Listed Building – Grade II
- Official name: Town Hall
- Designated: 28 July 1989
- Reference no.: 4566

= Neuadd Dwyfor =

County Building in Pwllheli, Wales

Pwllheli Town Hall (Neuadd Dwyfor) is a municipal building in Penlan Street, Pwllheli, Gwynedd, Wales. The structure, which now operates as an arts centre, is a Grade II listed building.

== History ==
The first municipal building in the town was the Old Town Hall in the Market Square which was completed in 1731. However, by the turn of the century it was deemed too small and civic officials decided to commission a new structure on the north side of Penlan Street.
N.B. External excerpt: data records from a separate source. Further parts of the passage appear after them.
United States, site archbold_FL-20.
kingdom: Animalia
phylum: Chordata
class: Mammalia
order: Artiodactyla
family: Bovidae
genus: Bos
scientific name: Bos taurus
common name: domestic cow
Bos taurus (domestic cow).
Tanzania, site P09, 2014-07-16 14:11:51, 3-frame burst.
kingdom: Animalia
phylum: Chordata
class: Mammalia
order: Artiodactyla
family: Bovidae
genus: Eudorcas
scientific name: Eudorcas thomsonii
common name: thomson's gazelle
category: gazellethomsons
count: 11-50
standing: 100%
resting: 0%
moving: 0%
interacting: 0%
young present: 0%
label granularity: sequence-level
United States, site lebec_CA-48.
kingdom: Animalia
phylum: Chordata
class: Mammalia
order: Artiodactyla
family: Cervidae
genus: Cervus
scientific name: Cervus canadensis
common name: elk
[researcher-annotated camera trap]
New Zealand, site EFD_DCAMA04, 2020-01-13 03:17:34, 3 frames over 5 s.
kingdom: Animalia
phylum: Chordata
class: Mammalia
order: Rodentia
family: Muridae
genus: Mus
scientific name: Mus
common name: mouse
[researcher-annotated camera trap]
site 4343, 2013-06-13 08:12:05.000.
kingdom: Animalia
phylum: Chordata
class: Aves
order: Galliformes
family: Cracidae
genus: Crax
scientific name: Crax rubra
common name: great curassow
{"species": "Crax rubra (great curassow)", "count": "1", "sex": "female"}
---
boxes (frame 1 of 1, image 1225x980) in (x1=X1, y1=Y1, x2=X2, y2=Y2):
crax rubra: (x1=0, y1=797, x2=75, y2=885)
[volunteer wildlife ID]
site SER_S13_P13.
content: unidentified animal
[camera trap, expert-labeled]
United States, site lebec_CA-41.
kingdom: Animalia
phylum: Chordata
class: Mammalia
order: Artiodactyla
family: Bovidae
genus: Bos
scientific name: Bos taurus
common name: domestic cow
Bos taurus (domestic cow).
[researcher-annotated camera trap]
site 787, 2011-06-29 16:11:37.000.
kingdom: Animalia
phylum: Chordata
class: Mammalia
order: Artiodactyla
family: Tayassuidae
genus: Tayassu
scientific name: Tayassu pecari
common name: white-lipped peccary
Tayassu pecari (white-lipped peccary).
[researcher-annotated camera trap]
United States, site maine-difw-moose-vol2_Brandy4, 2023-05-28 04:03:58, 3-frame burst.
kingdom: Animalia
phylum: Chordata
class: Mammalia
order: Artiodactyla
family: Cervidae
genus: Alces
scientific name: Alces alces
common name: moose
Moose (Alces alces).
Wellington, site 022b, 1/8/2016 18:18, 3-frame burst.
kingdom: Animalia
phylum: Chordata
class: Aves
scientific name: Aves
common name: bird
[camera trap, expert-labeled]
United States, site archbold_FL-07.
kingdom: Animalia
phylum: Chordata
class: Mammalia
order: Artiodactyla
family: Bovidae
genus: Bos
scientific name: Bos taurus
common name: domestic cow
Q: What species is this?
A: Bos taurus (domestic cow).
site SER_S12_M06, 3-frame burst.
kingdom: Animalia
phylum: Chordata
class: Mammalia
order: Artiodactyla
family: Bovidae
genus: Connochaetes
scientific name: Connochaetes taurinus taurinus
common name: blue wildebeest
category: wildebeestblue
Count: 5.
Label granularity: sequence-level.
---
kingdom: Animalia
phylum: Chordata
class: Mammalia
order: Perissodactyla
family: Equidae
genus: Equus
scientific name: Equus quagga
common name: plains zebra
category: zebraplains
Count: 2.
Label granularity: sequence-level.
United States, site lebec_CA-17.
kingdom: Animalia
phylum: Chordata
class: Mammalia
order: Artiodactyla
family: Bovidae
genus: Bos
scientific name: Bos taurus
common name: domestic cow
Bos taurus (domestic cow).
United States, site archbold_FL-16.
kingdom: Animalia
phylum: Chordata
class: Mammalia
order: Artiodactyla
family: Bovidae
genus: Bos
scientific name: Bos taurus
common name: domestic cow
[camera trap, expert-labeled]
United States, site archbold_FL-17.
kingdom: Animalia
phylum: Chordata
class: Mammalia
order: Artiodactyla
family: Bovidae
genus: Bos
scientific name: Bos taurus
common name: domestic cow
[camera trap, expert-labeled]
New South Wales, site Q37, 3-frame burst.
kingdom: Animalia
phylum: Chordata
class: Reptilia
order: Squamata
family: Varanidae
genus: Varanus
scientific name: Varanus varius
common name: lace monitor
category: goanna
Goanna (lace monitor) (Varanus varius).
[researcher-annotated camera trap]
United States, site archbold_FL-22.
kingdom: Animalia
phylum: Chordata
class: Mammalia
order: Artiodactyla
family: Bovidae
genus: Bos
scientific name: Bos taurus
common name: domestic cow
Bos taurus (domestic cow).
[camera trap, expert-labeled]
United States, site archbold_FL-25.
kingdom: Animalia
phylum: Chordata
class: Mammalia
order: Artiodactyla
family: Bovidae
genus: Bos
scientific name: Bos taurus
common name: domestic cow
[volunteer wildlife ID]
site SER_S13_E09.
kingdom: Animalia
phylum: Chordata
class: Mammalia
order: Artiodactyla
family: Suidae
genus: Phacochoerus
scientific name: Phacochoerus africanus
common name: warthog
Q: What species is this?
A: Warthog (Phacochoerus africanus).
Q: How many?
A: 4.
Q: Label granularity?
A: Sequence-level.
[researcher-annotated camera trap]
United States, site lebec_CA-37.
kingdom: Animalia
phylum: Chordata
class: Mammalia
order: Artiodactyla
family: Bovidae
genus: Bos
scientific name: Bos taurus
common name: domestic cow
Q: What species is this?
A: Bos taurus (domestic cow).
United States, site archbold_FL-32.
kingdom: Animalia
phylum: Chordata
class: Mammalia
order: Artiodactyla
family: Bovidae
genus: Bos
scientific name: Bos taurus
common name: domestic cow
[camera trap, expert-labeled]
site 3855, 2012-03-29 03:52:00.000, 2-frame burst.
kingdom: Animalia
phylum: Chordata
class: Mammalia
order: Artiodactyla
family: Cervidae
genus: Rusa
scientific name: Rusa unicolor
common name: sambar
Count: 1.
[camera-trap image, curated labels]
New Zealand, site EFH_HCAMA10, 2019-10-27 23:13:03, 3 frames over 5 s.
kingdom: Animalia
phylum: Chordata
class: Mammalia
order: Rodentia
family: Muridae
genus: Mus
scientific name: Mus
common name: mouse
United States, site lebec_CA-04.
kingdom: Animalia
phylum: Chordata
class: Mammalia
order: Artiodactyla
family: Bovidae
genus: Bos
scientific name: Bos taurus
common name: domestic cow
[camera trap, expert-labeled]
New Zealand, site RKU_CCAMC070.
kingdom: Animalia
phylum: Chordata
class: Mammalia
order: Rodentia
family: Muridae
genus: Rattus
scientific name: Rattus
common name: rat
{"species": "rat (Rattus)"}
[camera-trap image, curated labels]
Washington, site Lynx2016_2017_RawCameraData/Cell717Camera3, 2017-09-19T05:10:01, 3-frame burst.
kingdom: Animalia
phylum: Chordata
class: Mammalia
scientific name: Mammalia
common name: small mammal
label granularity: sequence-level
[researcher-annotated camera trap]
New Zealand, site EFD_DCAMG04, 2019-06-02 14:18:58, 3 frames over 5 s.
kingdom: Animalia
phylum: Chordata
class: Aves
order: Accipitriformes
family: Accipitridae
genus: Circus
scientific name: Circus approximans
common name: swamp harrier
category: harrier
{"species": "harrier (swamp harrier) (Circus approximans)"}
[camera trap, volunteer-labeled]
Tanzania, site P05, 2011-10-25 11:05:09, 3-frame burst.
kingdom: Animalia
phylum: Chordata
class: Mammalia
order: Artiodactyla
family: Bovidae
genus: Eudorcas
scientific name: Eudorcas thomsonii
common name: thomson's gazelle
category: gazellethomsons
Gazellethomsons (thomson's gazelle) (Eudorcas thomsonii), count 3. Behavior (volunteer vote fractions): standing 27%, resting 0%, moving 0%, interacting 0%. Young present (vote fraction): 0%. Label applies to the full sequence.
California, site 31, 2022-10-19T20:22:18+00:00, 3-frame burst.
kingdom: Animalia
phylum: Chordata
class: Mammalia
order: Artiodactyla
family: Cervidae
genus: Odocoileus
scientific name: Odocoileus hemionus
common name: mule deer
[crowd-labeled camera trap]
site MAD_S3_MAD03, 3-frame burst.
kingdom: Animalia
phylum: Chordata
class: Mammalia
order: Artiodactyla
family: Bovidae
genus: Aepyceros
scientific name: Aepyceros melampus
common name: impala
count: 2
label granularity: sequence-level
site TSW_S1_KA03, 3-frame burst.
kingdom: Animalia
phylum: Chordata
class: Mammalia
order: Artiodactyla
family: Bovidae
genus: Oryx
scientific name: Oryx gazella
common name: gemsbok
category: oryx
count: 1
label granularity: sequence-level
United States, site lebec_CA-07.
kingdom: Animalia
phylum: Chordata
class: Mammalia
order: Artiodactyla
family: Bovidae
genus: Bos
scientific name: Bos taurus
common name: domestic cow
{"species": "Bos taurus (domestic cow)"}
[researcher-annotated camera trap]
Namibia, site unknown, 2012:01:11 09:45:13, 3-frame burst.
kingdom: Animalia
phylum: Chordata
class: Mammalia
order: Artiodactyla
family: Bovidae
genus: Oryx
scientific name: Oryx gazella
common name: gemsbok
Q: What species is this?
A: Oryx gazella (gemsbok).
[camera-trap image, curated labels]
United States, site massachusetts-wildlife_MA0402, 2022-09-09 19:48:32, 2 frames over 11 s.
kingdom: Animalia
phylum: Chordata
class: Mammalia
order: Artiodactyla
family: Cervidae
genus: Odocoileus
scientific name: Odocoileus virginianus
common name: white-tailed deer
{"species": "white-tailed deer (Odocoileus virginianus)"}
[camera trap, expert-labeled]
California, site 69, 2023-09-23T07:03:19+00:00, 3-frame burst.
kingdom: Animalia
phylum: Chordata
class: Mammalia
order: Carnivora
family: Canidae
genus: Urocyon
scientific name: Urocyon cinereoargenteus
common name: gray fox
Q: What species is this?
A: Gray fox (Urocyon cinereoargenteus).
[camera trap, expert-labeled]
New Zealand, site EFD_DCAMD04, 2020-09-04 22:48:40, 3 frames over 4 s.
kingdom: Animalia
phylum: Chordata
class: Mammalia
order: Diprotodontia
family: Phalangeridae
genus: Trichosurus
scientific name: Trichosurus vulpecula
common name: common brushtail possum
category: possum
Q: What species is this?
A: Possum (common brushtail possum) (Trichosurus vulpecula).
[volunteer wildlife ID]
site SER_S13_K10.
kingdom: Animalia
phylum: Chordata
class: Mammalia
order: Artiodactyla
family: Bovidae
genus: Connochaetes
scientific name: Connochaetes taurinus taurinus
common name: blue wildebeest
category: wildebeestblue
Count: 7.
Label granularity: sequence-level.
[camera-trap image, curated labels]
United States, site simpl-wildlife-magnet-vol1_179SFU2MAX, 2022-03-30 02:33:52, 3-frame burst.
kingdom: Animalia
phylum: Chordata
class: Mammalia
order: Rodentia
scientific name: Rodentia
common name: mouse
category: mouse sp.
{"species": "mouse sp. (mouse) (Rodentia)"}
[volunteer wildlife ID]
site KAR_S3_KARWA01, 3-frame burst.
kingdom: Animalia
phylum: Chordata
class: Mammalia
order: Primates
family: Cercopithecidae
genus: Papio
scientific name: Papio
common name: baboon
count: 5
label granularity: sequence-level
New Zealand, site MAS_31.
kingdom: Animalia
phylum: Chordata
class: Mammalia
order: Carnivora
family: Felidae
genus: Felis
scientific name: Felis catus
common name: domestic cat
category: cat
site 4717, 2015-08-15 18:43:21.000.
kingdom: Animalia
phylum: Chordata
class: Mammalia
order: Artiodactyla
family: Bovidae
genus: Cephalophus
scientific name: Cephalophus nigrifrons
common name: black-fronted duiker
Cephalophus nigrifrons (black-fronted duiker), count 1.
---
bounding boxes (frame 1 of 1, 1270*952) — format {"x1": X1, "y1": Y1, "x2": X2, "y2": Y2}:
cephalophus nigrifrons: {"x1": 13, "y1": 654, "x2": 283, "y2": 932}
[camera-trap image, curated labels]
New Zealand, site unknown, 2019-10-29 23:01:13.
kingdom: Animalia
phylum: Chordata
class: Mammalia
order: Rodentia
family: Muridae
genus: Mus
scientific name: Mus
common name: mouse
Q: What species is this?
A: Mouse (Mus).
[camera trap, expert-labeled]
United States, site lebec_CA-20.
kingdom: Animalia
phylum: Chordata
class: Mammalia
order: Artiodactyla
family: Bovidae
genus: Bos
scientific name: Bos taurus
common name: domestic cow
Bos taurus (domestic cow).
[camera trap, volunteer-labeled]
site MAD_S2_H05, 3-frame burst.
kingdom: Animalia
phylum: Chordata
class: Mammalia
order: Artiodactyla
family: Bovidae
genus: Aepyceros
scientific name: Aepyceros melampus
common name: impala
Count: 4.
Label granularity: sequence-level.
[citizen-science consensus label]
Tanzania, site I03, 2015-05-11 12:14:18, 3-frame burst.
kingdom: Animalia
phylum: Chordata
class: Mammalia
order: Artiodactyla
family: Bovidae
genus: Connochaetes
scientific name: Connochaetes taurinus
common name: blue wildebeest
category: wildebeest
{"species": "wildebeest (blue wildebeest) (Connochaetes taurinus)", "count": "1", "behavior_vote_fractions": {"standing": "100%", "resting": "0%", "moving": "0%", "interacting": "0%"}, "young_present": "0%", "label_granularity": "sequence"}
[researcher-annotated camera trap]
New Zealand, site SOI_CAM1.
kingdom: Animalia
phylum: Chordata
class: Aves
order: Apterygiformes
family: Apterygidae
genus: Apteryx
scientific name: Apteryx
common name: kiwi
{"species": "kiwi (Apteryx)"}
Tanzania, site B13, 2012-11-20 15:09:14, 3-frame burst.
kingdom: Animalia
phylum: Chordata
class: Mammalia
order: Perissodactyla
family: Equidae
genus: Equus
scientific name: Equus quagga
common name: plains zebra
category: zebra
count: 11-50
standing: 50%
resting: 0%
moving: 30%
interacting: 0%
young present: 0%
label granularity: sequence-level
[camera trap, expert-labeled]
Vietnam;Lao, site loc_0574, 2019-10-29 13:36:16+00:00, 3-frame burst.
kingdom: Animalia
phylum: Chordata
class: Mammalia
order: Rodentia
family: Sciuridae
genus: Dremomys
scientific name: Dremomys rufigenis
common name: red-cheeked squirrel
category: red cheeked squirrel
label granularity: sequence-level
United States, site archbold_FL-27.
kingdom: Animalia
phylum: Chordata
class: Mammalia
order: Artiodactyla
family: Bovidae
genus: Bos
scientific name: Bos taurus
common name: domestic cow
The new building was designed by the borough surveyor, Arthur James Dickinson, in the Baroque style, built in terracotta Ruabon brick at a cost of £5,800 and was officially opened in May 1902. The design involved a symmetrical main frontage with five bays facing onto Penlan Street. The central bay featured a large round headed opening with a wrought iron grill in the tympanum flanked by pilasters supporting finials; there was an oriel window surmounted by volutes on the first floor and a tri-partite window on the second floor. The flanking bays were fenestrated by cross-windows on the ground and first floors and by bi-partite windows on the second floor. The outer bays featured round headed openings flanked by pilasters on the ground floor, tri-partite windows surmounted by ovolo mouldings on the first floor and bi-partite windows on the second floor. At roof level, there was a parapet, which was decorated by panels bearing carved cartouches, and, above the parapet, there was a wrought iron railing which was broken by a central pediment. Internally, the principal room was the main auditorium, which featured a proscenium arch.

The town hall served as events venue from an early stage offering theatre and concert performances and, from March 1911, showings of silent films. Margaret Lloyd George, the wife of the future Prime Minister, spoke at a British Army recruiting event in the building in September 1914 at the start of the First World War and the mezzo-soprano opera singer, Leila Megàne, performed there in October 1919.

The building continued to serve as the offices of the borough council for much of the 20th century, but ceased to be the local seat of government when the enlarged Dwyfor District Council was formed in 1974. After an extensive programme of refurbishment works had been completed, the building re-opened as Neuadd Dwyfor in 1995. A new public library area in the building was opened by the playwright, W. S. Jones, in 1996 and a further programme of refurbishment works costing £900,000 was completed in March 2022.